● GESTELLTE AUFGABE
Wie lautet der Abschnitt des Textes über Wahlprogramme zwischen „Eine kleine, unvollständige“ und „in den Wahlprogrammen.“ einschließlich, wenn man darin „Große Koalition“ in „GroKo“ umbenennt?

● ANGEZEIGTER TEXT

Eine kleine, unvollständige Rückschau: Rot-Grün senkte bis 2005 den Spitzensteuersatz auf 42 Prozent, führte die Riester-Rente und Hartz IV ein. Die Große Koalition erhöhte 2007 die Mehrwertsteuer von 16 auf 19 Prozent. Schwarz-Gelb senkte sie 2010 für Hotels auf 7 Prozent und stieg 2011 aus der Atomenergie aus. Die jetzige Koalition öffnete die Grenzen für rund eine Million Flüchtlinge. Nichts davon stand in den Wahlprogrammen.

Es ist daher eher unergiebig, Wahlkämpfe im Detail zu verfolgen. Viel spannender ist, was in den nächsten vier Jahren passieren könnte und wie die künftige Regierung wohl reagiert.

● ZUGRUNDE LIEGENDE DATEN
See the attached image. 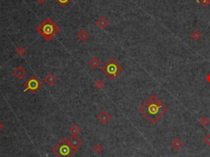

● ERGEBNIS DER AUFGABE
Eine kleine, unvollständige Rückschau: Rot-Grün senkte bis 2005 den Spitzensteuersatz auf 42 Prozent, führte die Riester-Rente und Hartz IV ein. Die GroKo erhöhte 2007 die Mehrwertsteuer von 16 auf 19 Prozent. Schwarz-Gelb senkte sie 2010 für Hotels auf 7 Prozent und stieg 2011 aus der Atomenergie aus. Die jetzige Koalition öffnete die Grenzen für rund eine Million Flüchtlinge. Nichts davon stand in den Wahlprogrammen.